UTILIZATION OF THE CHANNEL CATFISH GENOME ASSEMBLY IN A SELECTIVE BREEDING PROGRAM.  

Geoffrey C. Waldbieser* and Brian G. Bosworth
USDA, Agricultural Research Service, Warmwater Aquaculture Research Unit, Stoneville, MS USA
Geoff.Waldbieser@ars.usda.gov

We have produced a catfish genome sequence assembly in cooperation with scientists from Auburn University in order to support genomic research in channel catfish.  The assembly is based on Illumina sequencing data obtained from a homozygous, doubled haploid channel catfish. Contiguous sequence was assembled using the MaSuRCA pipeline, and contigs were scaffolded using paired Illumina sequences from libraries of 3 kb, 8 kb, and 34 kb insert size. The final phase of automated assembly utilized Illumina and PacBio sequence to fill intrascaffold gaps, and these gaps comprised only 1.4% of the assembly. Scaffolds were aligned to the high density genetic map and scaffolding errors were corrected manually. The resulting assembly contained 645 scaffolds (761 Mb) linked to chromosomes with an average scaffold length of 1.2 Mb.  An additional 9,408 small scaffolds (average length 2.7 kb) contained 22 Mb that could not be linked to chromosomes. The homozygous reference genome, PCR-Free Illumina libraries, long PacBio sequences, and scaffold correction guided by the genetic map contributed to a high level of contiguity and accuracy of the assembly.

In order to identify sequence variation within our Delta Select breeding population, genomic DNA was isolated from 48 founder animals, sheared, and fragments from 500-600bp length were isolated with a BluePippin instrument. PCR-Free libraries were produced and sequenced on the Illumina NextSeq 500 platform to provide 25 to 40 million paired reads per animal. Sequences were aligned to the reference genome and processed through the Genome Analysis Toolkit (GATK) variant discovery pipeline for identification of single nucleotide polymorphisms (SNP) and structural variants, such as insertions and deletions, that are segregating in this population. Twelve million raw SNPs were filtered to remove strand bias, excessive depth of coverage, and loci within 50 bp of other SNPs or structural variants.
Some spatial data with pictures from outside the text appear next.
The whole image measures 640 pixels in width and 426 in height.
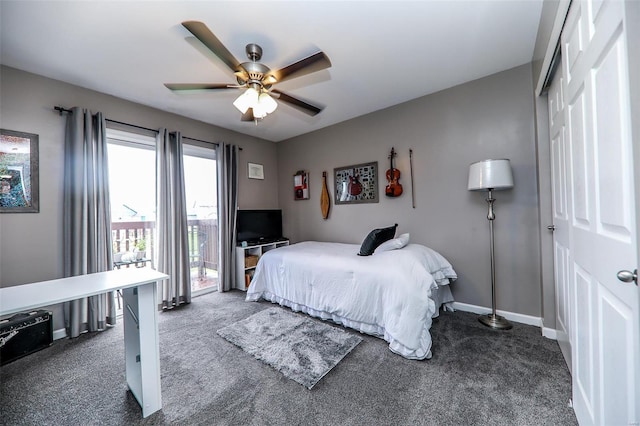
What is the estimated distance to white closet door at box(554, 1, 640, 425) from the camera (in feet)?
2.58

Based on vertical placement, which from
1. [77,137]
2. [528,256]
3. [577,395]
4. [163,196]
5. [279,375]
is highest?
[77,137]

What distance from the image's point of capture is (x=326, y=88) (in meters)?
2.84

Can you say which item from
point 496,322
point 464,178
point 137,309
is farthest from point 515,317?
point 137,309

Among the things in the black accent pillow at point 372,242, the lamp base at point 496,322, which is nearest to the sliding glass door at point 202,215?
the black accent pillow at point 372,242

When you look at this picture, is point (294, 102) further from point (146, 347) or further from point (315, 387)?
point (315, 387)

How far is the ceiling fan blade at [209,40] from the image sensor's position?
1.32 metres

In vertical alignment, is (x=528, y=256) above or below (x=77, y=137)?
below

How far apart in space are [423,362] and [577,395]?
2.74 ft

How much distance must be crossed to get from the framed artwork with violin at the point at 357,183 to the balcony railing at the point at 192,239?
209 centimetres

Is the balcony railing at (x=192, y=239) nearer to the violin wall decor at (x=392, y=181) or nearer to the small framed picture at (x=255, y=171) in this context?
the small framed picture at (x=255, y=171)

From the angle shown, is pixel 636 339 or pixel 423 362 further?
pixel 423 362

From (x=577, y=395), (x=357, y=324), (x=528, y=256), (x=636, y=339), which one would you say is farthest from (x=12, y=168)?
(x=528, y=256)

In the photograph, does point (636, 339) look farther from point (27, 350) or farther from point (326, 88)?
point (27, 350)

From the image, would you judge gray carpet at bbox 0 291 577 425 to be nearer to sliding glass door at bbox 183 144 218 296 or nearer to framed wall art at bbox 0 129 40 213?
framed wall art at bbox 0 129 40 213
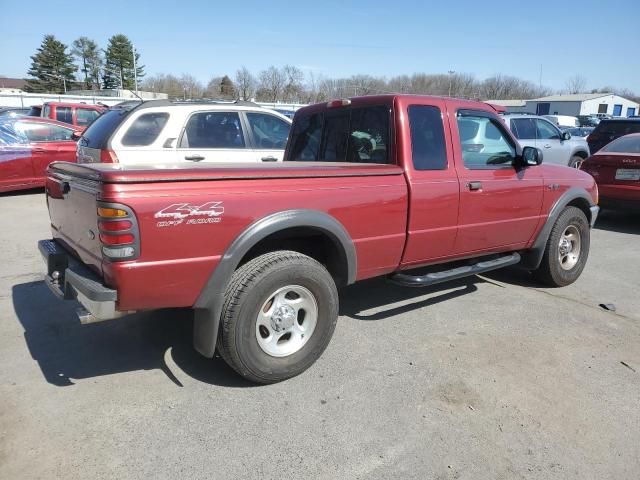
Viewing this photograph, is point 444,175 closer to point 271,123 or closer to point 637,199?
point 271,123

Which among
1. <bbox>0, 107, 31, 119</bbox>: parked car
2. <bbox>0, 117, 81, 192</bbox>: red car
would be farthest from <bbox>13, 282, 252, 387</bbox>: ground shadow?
<bbox>0, 107, 31, 119</bbox>: parked car

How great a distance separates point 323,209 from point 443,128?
151cm

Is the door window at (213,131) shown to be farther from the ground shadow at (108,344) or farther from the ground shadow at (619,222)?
the ground shadow at (619,222)

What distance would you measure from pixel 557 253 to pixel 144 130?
526cm

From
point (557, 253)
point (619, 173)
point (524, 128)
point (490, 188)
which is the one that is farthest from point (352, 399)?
point (524, 128)

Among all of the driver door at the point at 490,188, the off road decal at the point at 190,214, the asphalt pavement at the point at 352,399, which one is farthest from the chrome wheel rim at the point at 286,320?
the driver door at the point at 490,188

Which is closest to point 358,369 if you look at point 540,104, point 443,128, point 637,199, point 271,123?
point 443,128

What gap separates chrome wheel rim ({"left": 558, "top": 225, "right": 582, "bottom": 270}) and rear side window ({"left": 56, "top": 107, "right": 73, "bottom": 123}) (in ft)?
49.3

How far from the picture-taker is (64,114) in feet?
50.4

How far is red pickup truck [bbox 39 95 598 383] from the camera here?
2707 mm

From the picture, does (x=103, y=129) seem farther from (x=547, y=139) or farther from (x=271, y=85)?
(x=271, y=85)

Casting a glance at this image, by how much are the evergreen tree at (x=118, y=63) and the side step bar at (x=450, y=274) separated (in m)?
99.2

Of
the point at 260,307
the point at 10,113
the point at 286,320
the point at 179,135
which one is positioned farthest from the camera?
the point at 10,113

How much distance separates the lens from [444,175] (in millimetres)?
3990
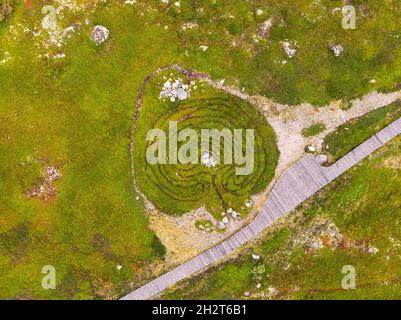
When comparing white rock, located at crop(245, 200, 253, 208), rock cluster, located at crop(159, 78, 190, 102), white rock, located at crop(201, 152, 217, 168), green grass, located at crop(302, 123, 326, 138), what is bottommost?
white rock, located at crop(245, 200, 253, 208)

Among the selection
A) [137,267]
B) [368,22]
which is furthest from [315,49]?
[137,267]

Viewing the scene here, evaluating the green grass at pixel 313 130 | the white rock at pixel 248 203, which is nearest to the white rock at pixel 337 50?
the green grass at pixel 313 130

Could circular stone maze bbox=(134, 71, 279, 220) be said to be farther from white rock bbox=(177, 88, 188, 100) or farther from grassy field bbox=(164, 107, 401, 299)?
grassy field bbox=(164, 107, 401, 299)

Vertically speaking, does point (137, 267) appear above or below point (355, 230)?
above

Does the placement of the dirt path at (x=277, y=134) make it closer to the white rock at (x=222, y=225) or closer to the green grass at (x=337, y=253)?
the white rock at (x=222, y=225)

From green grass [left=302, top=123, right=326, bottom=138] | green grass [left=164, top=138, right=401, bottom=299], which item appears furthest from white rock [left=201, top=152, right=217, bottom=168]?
green grass [left=302, top=123, right=326, bottom=138]

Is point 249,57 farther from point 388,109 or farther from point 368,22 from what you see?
point 388,109
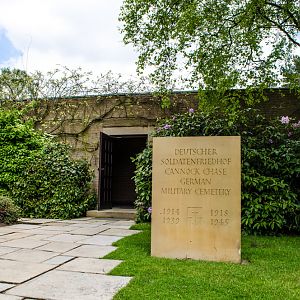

This resulted in 1.6 million SNPs with a minor allele frequency of at least 0.05.

Integrating the genome assembly with the genetic map thus increased the number of localized SNP markers with higher accuracy in marker position along the scaffold. For example, chromosome 1 contained 1,016 SNP markers on the genetic map, but 79,273 SNP markers on the chromosome 1 scaffolds. Thus the number of SNPs per centimorgan distance increased from 4 to 570 on this chromosome. Current research involves the independent validation of SNP markers through a genotyping array. A SNP array will then be designed for genotyping of phenotyped animals to resolve genomic relationships between tested animals in order to improve the accuracy of estimated breeding values. We are also identifying larger structural variants in the Delta Select population and smaller structural variants (such as indels and microsatellite loci) useful for targeted analysis.